Not offering competitive compensation is a top factor contributing to organisations’ cyber skills shortage because it makes it difficult to recruit and hire the appropriately skilled cybersecurity professionals that organisations need.

  • Deploy intelligence and automation for manual tasks –

To address the cybersecurity skills shortage, many organisations are turning to automation and Artificial Intelligence (AI) to help manage their security operations. Automation and AI technologies can help detect and respond to threats more quickly and efficiently, without the need for as many human resources.

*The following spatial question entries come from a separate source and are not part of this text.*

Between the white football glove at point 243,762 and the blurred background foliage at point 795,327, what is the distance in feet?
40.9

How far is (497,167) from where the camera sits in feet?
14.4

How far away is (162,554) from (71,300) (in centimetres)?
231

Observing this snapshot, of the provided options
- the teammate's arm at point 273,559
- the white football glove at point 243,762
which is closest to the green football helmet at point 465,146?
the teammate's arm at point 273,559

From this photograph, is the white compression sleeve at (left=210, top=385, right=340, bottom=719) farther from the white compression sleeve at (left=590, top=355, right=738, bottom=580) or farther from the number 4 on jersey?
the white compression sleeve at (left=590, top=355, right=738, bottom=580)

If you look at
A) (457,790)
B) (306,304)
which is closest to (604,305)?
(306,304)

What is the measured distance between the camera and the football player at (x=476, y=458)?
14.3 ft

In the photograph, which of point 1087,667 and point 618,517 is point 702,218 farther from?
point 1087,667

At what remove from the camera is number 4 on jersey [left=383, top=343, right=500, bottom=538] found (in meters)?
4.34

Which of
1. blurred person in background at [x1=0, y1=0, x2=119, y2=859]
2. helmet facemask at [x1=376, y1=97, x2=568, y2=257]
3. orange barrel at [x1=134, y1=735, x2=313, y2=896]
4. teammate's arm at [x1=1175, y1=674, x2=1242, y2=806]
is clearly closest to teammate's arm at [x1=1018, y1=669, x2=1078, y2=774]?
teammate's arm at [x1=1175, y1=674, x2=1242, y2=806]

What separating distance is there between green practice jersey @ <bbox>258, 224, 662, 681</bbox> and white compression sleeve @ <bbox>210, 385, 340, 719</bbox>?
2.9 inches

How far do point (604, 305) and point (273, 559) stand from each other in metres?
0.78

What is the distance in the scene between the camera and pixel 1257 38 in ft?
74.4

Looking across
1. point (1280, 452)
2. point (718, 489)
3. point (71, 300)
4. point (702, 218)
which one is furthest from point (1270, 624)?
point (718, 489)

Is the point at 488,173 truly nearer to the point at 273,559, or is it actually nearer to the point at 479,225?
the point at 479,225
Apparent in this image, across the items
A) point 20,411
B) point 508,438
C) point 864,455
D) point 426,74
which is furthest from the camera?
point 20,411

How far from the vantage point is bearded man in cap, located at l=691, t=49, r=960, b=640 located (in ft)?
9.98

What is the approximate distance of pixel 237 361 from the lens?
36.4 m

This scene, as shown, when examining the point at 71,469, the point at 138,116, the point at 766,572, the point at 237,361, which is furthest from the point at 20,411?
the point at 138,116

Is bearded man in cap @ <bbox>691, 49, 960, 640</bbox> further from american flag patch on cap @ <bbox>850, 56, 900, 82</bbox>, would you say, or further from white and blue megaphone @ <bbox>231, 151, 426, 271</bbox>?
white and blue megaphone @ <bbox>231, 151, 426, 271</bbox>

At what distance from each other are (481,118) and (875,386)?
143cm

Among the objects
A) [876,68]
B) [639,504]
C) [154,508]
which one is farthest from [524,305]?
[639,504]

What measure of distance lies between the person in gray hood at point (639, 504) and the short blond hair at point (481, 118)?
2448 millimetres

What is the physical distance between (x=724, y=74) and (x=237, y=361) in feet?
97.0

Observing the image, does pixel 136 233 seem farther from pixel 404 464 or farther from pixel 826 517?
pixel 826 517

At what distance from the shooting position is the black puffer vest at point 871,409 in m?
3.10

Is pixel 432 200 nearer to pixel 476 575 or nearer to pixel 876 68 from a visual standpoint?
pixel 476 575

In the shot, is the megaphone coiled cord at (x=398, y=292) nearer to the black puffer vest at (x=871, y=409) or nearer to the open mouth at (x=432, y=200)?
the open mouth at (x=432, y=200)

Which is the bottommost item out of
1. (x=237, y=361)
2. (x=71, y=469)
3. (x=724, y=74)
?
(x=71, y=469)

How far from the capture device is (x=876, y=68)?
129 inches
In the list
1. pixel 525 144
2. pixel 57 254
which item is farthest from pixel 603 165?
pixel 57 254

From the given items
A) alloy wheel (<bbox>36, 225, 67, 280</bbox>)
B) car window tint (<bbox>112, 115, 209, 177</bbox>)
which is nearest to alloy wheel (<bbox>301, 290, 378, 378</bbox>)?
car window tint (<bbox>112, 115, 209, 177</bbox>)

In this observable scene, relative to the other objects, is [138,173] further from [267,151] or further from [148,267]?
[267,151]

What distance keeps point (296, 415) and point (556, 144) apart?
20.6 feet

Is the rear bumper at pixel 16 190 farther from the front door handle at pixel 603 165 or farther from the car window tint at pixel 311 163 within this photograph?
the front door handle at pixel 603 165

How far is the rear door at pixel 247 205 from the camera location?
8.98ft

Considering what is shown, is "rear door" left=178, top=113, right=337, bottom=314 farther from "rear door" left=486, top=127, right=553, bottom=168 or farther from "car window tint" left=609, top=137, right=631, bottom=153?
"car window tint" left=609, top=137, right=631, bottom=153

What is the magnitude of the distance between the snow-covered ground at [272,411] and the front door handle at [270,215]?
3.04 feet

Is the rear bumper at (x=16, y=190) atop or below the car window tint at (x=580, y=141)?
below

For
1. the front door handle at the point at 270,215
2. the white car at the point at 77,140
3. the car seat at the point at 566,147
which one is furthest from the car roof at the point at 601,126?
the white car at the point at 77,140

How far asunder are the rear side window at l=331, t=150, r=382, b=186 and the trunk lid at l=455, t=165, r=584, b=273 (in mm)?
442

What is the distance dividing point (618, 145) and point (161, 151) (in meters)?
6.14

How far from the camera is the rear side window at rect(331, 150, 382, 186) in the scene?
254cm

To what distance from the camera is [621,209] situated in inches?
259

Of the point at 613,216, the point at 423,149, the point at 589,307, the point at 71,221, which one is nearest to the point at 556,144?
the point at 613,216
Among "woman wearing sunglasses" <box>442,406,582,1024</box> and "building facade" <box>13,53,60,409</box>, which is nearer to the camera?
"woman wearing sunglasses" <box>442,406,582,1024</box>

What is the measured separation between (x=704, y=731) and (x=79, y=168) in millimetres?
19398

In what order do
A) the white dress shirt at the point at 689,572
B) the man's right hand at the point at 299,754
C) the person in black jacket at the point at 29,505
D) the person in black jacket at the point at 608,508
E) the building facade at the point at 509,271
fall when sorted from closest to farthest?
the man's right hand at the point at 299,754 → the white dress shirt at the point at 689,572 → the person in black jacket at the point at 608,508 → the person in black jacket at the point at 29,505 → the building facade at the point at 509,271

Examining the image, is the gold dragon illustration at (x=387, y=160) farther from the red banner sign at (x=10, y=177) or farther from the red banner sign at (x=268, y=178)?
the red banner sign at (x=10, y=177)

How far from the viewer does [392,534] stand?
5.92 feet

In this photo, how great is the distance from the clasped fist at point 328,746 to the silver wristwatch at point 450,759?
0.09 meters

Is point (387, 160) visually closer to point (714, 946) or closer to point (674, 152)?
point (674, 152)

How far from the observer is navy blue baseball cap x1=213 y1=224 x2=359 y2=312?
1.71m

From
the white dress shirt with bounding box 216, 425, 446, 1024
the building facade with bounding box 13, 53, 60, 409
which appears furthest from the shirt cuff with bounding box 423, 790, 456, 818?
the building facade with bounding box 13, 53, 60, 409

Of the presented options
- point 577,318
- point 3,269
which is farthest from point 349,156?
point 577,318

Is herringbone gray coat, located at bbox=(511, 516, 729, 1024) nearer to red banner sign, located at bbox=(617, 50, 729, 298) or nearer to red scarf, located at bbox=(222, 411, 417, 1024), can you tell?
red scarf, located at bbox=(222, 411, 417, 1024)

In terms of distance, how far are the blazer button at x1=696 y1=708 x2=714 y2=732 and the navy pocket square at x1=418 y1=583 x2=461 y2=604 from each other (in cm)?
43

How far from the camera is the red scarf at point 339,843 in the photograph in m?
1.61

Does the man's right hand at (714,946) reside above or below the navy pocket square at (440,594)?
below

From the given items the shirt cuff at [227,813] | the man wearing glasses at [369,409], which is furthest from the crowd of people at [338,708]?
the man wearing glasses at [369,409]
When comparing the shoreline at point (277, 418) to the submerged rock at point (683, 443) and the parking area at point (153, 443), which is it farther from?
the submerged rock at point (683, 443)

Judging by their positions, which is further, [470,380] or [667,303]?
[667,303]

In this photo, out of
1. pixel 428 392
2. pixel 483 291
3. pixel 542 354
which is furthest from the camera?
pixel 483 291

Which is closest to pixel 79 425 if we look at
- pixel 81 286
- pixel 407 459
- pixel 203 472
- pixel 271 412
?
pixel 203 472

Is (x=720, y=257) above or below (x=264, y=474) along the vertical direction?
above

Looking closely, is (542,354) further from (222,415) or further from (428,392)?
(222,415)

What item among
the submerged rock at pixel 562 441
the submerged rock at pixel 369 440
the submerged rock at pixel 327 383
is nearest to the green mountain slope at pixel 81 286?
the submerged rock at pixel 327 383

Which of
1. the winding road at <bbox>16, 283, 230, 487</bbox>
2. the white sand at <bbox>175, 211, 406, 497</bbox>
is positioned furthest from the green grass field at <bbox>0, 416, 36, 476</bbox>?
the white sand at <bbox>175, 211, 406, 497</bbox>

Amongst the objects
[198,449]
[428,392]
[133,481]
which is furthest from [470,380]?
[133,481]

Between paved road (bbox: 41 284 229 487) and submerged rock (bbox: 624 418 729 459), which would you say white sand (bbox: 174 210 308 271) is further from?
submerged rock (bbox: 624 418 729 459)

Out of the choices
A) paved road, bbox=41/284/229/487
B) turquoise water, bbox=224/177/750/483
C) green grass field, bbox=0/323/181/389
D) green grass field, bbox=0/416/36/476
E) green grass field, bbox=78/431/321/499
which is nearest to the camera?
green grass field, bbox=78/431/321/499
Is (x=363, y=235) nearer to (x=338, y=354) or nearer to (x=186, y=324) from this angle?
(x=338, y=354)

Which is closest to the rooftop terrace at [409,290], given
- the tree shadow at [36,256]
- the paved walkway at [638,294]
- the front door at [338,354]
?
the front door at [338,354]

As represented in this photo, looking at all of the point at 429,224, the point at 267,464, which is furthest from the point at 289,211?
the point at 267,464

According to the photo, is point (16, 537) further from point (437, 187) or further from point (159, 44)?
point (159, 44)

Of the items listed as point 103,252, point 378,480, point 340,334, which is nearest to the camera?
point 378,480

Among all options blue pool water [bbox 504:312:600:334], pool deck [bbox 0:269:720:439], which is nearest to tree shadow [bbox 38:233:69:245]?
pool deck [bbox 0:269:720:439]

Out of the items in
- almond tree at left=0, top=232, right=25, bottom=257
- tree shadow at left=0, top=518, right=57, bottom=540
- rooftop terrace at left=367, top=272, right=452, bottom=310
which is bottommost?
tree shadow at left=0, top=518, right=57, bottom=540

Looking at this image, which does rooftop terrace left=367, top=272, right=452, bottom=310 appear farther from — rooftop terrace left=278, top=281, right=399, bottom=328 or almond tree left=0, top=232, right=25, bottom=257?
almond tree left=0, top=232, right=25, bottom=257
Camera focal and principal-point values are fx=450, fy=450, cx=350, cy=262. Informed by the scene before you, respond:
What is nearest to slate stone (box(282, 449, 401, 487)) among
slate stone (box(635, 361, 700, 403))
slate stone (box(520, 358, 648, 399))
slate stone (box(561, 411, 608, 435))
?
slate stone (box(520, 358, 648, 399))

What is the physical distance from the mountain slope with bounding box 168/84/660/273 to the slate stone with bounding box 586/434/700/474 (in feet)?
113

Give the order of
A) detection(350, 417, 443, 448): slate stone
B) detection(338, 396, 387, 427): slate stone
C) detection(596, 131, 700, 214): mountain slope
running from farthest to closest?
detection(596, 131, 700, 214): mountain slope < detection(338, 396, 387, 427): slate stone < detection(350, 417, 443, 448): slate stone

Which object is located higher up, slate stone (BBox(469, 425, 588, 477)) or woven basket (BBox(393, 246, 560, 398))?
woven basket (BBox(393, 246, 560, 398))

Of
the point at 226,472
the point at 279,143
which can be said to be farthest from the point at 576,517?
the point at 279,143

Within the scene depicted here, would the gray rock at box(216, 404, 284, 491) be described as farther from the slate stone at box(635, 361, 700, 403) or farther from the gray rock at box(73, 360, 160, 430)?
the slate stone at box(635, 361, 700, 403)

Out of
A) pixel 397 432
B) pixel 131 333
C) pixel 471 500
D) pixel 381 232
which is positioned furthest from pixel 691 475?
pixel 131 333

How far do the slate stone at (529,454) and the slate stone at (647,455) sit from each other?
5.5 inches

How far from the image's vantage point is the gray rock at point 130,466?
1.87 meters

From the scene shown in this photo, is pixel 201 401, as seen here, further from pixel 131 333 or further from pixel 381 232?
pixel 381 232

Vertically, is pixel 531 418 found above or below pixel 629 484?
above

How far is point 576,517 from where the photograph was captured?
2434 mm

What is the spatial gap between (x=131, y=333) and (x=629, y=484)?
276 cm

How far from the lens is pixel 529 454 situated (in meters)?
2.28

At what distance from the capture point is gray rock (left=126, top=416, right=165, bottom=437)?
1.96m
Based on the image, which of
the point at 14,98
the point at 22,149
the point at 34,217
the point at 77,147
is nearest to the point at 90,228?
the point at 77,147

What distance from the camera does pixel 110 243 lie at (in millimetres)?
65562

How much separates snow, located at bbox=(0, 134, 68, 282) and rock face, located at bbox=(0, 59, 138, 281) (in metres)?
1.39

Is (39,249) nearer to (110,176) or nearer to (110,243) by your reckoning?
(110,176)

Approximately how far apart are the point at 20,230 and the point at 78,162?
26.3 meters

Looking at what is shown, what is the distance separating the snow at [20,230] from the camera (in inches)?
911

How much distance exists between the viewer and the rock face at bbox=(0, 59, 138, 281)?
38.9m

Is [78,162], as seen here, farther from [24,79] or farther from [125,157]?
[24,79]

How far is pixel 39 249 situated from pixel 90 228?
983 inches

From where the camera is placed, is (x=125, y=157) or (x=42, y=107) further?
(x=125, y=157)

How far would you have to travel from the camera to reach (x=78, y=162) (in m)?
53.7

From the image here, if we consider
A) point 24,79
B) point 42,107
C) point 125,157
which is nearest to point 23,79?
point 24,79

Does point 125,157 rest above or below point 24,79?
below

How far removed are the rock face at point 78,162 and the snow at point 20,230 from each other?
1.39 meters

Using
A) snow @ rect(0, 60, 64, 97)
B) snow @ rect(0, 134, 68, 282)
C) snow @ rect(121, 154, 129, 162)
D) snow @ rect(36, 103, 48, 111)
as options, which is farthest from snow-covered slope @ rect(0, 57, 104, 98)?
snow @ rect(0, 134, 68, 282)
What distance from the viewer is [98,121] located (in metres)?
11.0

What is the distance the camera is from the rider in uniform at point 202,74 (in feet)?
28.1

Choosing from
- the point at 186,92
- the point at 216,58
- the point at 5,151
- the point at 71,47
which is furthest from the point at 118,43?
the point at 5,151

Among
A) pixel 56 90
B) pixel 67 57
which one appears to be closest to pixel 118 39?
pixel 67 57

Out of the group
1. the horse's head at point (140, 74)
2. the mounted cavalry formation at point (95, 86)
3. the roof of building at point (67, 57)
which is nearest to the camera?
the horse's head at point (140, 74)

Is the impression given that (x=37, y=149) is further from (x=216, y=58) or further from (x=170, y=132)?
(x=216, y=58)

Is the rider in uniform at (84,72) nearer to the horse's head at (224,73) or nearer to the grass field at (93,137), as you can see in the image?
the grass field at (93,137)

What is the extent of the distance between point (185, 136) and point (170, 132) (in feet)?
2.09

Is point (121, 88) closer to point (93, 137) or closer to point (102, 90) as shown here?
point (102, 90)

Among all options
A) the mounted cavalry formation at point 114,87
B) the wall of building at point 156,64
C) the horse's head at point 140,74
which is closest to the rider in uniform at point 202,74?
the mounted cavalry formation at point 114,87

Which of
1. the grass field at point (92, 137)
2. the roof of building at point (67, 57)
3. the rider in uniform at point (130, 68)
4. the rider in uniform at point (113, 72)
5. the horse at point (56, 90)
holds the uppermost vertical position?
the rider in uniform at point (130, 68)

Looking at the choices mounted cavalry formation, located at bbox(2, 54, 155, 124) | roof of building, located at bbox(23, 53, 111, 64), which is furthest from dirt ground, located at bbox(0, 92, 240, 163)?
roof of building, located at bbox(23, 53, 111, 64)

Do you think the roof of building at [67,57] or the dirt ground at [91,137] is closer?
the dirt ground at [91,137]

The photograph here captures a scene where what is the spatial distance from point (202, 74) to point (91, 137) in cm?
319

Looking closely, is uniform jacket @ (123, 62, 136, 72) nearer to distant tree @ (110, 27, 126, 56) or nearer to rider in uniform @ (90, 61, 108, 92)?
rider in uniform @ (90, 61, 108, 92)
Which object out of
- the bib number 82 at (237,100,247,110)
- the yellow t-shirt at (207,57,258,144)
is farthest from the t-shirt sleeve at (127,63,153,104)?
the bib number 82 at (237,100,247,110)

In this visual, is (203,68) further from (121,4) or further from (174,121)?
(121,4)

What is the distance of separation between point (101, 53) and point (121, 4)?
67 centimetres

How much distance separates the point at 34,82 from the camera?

At a consumer level, AI can help spot phishing websites and filter spam. At an organisational level, AI can support teams of security analysts who might have to detect and investigate hundreds of security incidents per year. The AI system can look for threats to the business and alert employees to investigate or respond when anomalies occur.

Cognitive technologies can also contribute to behavioural analytics that can defend against insider threats, identify compromised employee credentials or quickly detect breaches.

Interactive data analysis, proactive discovery and threat characterisation can empower cyber professionals and extend their capabilities far beyond the scope of what could be accomplished alone by even the most talented workforce.

However, it’s important to note that automation and AI are not a complete solution to the cybersecurity workforce shortage. They can help to augment existing security teams and improve efficiency, but human expertise is still critical for developing and implementing effective cybersecurity strategies.

Managed Security Services

  • Managed Security Services –

The cybersecurity skills shortage is pushing many organisations to consider managed security service offerings rather than trying to compete for that talent and grow the capabilities in-house.

Securus can provide end-to-end security solutions to help maintain IT integrity. Only by developing and implementing an integrated threat management strategy can organisations mitigate security breaches.

We support all aspects of threat management and prevention through proper threat research and scanning, monitoring the network infrastructure for signs of malicious activity, then responding quickly to any incidents that may occur. We offer tailored solutions covering both internal and external threats, and a constant review methodology to ensure that new threats are detected early.

Securus provides a range of network connectivity backup solutions and can deploy a multi-carrier design for added resilience. We will also recommend and implement the most appropriate firewall solution for your business.


With the threat landscape rapidly changing rapidly and the sophistication and numbers of threat variants becoming more complex, traditional approaches are falling short.

Human expertise is still critical for developing and implementing effective cybersecurity strategies. Organisations need to continue investing in training and education to develop the next generation of cybersecurity professionals, or alternatively, outsource their cybersecurity needs to a managed security service provider.